The function getReversions() writes the following result files to the output directory:

  • .reversions.txt’ contains all reversions identified for the pathogenic mutation from the BAM file.

    Column Description
    pathogenic_mutation the original pathogenic mutation
    pathogenic_mutation_left_aligned left-aligned position of the pathogenic mutation if it is an insertion or deletion
    reversion_id unique identifier of the reversion
    reversion_frequency number of reads carrying the reversion
    pathogenic_mutation_retained whether the pathogenic locus retained the original mutation (Yes), arose a different mutation (No), or reverted to wild type (WT)
    reversion the reversion for pathogenic mutation, consisting of one or more mutations
    reads_total number of total reads aligned to the pathogenic mutation locus
    reads_wildtype number of reads exhibiting wild type at the pathogenic mutation locus
    reads_withPathogenicMutation number of reads carrying the pathogenic mutation
    reads_withReplacementMutation number of reads carrying a different mutation but not the pathogenic mutation at the pathogenic locus
    mutations_in_reversion number of mutations included in the reversion
  • .split_mutations.txt’ contains information of each single mutation in a reversion.

    Column Description
    reversion_id unique identifier of a reversion, corresponding to the ‘reversion_id’ in ‘.reversions.txt’
    mutation_id unique identifier of each single mutation in a reversion
    mutation_type SNV, INS, DEL, DELINS or WT (self-revertant mutation represented by MT>WT)
    mutation genomic position of the mutation in HGVS-like syntax
    mutation_length_change length of the reference sequence change caused by the mutation
    pathogenic_mutation the original pathogenic mutation
    distance_to_pathogenic_mutation distance in reference sequence between the mutation and the pathogenic mutation
  • .revert_assembly.bam’ contains all reads realigned to the pathogenic mutation. An RG tag is added to each realigned read indicating two read groups, ‘Revertant’ and ‘NonRevertant’. The revert-assembled BAM file can be loaded to IGV for visualizing reversions.

  • .revert_assembly.bam.bai’ is the index file for ‘.revert_assembly.bam’.

  • .revert_settings.txt’ contains the summary of running parameters and processed reads.

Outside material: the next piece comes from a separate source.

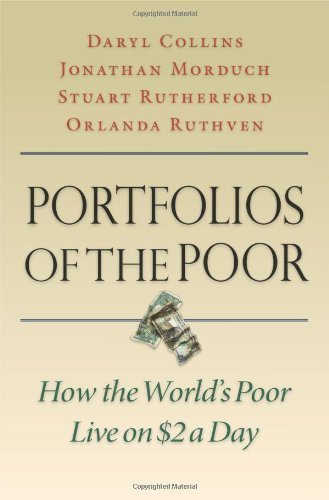 Portfolios of the Poor: How the World's Poor Live on 2 a Day by Collins, Daryl, Morduch, Jonathan, Rutherford, Stuart, Ruthv (2010) Paperback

  • .failed_reads.txt’ (optional) contains the names of reads failed for reversion detection.

Examples

Reversion detection for a frameshift deletion

library(revert)

getReversions(
    bam.file = system.file("extdata", "toy_data_1.bam", package="revert"),
    out.dir = tempdir(),
    reference = "hg19",
    pathog.mut = "chr13:g.32913319_32913320delTG",
    gene.name = "BRCA2",
    transcript.id = "ENST00000544455" )

Reversion detection for a frameshift insertion

getReversions(
    bam.file = system.file("extdata", "toy_data_2.bam", package="revert"),
    out.dir = tempdir(),
    reference = "hg19",
    pathog.mut = "chr17:g.41244706_41244707insT",
    gene.name = "BRCA1",
    transcript.id = "ENST00000357654" )

Reversion detection for a frameshift deletion-insertion

getReversions(
    bam.file = system.file("extdata", "toy_data_3.bam", package="revert"),
    out.dir = tempdir(),
    reference = "hg19",
    pathog.mut = "chr17:g.41244936delinsAA",
    gene.name = "BRCA1",
    transcript.id = "ENST00000357654" )

Reversion detection for a nonsense SNV

getReversions(
    bam.file = system.file("extdata", "toy_data_4.bam", package="revert"),
    out.dir = tempdir(),
    reference = "hg19",
    pathog.mut = "chr13:g.32913778T>G",
    gene.name = "BRCA2",
    transcript.id = "ENST00000544455" )

Reversion detection for a splice-acceptor SNV

getReversions(
    bam.file = system.file("extdata", "toy_data_5.bam", package="revert"),
    out.dir = tempdir(),
    reference = "hg19",
    pathog.mut = "chr13:g.32928997G>A",
    gene.name = "BRCA2",
    transcript.id = "ENST00000544455" )

Reversion detection for a targeted deletion with customised reference sequence

getReversions(
    bam.file = system.file("extdata", "toy_data_6.bam", package="revert"),
    out.dir = tempdir(),
    reference = system.file("extdata", "toy_data_6_reference.fa", package="revert"),
    pathog.mut = "Brca2_5805_wt:117del",
    softClippedReads.realign.gapOpening = 8,
    check.wildtype.reads = TRUE )

Acknowledgements

Development of revert was supported by Breast Cancer Now.